* Begin Supplied information *

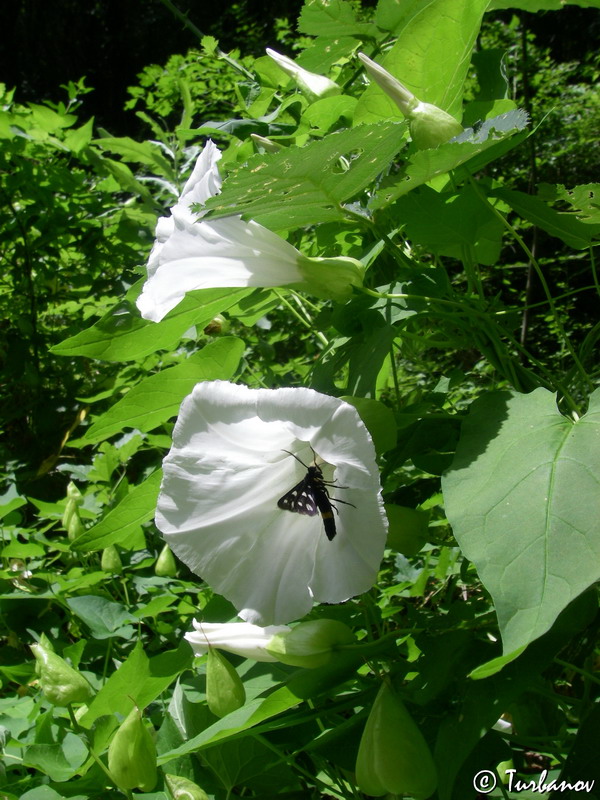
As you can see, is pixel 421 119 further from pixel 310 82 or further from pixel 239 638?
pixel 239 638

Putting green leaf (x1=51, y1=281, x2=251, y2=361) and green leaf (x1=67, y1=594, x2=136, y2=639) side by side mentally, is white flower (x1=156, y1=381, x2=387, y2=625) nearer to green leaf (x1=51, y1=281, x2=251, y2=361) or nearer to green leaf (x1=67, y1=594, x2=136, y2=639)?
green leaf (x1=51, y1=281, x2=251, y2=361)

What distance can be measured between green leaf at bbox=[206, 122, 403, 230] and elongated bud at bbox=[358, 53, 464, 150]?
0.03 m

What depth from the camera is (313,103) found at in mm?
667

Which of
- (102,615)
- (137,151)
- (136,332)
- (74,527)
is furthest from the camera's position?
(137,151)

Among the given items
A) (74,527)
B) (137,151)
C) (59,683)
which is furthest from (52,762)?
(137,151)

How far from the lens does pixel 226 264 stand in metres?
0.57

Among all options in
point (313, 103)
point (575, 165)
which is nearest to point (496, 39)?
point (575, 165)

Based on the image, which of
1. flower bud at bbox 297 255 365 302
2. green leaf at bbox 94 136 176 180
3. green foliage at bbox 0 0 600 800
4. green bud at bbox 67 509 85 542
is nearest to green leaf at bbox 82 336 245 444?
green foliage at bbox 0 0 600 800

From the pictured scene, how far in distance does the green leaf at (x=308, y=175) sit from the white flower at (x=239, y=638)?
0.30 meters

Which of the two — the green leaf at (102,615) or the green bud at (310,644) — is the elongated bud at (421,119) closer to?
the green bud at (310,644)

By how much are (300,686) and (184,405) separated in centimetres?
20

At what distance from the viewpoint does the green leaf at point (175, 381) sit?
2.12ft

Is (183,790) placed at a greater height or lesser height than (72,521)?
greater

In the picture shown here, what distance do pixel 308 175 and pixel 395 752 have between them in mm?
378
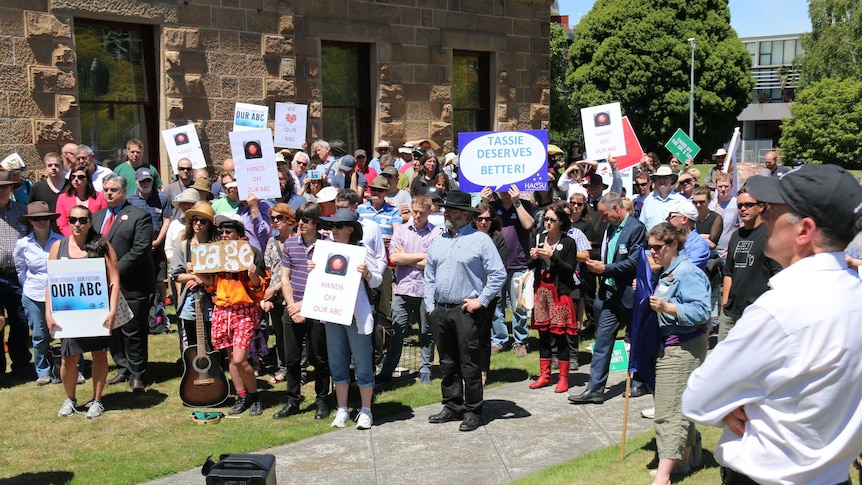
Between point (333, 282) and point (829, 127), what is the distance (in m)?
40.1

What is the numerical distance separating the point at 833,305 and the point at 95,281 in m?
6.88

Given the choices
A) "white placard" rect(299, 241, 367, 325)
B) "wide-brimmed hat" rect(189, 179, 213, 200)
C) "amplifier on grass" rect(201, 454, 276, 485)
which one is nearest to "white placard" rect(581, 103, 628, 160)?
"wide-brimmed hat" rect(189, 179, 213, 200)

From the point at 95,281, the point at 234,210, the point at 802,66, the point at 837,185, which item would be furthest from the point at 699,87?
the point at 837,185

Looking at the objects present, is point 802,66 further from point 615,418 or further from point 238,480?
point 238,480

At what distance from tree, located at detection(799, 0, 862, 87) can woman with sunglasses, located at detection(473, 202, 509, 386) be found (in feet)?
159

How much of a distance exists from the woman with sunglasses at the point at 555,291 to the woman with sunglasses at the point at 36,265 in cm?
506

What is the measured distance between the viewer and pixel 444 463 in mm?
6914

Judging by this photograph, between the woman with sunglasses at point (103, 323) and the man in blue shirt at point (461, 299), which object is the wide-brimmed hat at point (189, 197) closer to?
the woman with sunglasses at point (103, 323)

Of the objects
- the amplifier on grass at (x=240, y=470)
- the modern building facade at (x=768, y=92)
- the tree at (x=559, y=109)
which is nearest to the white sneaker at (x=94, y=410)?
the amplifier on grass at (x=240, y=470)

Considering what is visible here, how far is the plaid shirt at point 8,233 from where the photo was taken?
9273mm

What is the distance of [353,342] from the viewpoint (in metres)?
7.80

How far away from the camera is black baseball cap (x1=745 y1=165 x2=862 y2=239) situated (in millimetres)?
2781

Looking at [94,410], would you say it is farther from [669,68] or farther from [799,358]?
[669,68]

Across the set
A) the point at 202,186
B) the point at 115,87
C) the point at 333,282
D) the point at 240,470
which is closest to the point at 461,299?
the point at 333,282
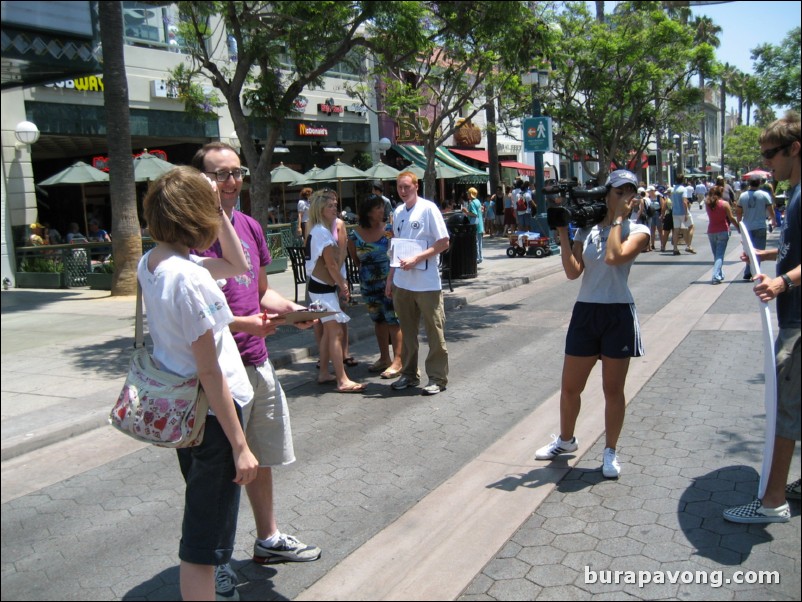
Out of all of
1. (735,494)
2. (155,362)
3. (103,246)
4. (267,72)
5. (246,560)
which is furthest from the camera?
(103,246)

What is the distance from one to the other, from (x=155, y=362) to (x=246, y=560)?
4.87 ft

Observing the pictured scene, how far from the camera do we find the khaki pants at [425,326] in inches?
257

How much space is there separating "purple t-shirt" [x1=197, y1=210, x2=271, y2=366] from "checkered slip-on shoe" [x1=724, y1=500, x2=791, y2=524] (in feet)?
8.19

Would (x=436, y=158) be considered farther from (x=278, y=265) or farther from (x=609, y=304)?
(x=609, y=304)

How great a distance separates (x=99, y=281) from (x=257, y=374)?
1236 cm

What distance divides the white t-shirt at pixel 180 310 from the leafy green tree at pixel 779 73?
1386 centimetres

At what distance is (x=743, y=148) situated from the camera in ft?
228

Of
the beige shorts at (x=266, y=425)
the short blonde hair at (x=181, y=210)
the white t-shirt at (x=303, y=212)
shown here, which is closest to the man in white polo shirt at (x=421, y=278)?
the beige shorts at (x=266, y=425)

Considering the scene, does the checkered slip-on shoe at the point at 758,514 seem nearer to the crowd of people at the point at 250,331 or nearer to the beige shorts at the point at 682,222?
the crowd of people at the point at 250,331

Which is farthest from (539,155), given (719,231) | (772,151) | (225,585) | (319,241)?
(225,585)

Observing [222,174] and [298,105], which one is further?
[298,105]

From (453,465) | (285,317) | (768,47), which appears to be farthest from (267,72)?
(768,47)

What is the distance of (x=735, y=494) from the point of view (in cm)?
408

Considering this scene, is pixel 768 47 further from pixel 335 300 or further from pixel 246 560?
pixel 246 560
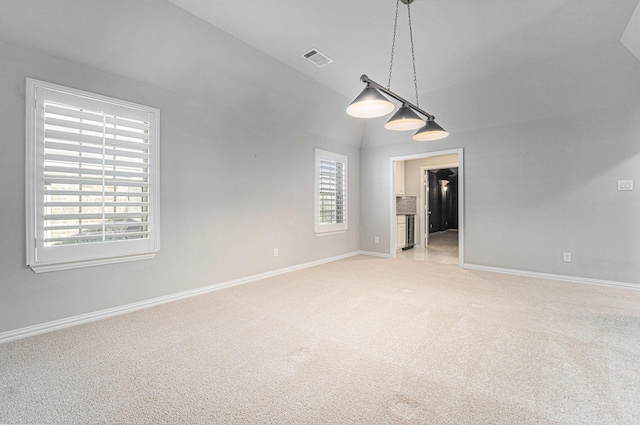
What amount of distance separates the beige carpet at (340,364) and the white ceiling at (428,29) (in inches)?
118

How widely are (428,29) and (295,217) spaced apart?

* End Supplied information *

* **Instructions for the task**: Copy out the lines above, from the line that contains "What amount of" through the end of the entries, both included.

* **Result**:
What amount of distance separates the beige carpet at (340,364) and the white ceiling at (428,29) (in inches)?
118

How widely are (428,29) and (295,217) spaced apart?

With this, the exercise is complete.